Die Bewegung sollte sich eher wie ein athletischer Lauf auf der Stelle anfühlen als wie ein großer Sprung. Bei jeder Wiederholung wird ein Knie nach oben gezogen, während der gegenüberliegende Arm nach vorne schwingt, dann wechseln die Beine schnell unter der Hüfte. Halte den Brustkorb aufrecht, die Rippen über dem Becken gestapelt und lande sanft, damit die Übung federnd bleibt und nicht laut oder schwerfällig wirkt.
Dieser Aufbau ist wichtig, da die Übung effiziente Mechaniken belohnt. Wenn du dich zurücklehnst, mit dem Fuß zu weit nach vorne greifst oder die Arme über den Körper schwingst, wird die Übung zu einem unsauberen Hüpfen und die Knie sowie Waden müssen zusätzliche Arbeit leisten.
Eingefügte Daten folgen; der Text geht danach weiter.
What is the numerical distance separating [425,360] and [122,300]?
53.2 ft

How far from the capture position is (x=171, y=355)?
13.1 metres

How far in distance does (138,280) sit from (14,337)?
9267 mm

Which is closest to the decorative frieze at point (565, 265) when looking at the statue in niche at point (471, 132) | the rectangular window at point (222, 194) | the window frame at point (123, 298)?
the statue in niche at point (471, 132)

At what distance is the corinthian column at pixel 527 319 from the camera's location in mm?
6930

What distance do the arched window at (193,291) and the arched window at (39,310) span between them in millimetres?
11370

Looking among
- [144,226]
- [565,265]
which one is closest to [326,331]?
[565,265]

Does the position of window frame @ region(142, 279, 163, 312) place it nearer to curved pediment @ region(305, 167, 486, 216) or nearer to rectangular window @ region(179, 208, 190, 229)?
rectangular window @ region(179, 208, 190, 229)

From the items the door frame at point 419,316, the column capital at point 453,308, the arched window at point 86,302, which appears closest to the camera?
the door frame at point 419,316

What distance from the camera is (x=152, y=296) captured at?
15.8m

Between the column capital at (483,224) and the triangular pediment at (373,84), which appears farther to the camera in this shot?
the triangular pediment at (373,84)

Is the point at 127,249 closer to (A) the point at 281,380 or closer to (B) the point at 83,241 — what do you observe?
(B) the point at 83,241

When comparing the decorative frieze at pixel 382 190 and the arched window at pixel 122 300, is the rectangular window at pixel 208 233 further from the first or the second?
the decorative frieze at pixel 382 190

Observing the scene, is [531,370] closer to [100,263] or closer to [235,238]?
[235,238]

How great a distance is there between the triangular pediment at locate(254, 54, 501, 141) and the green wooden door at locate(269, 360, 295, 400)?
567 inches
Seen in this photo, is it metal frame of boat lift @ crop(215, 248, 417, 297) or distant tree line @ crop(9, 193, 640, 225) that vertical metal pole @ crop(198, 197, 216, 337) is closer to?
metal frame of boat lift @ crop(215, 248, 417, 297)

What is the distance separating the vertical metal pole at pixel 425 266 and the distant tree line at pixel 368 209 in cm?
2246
Ein sauberes Push-To-Run-Muster hält den Rumpf stabil, während Hüften, Knöchel und Arme sich die Arbeitslast teilen.
Nutze sie als Teil eines Aufwärmprogramms, zur Vorbereitung auf Sprints, in einem Konditionszirkel oder als Cardio-Block ohne viel Ausrüstung. Anfänger können den Kniehub verkürzen und das Tempo reduzieren, um die Bewegung präzise zu halten. Fortgeschrittene Athleten können die Trittfrequenz erhöhen, aber nur solange der Fußaufsatz leicht bleibt und der Rumpf stabil bleibt. Wenn die Kontakte laut werden oder der Rumpf anfängt sich zu verdrehen, ist die Übung für das aktuelle Kontrollniveau zu schnell.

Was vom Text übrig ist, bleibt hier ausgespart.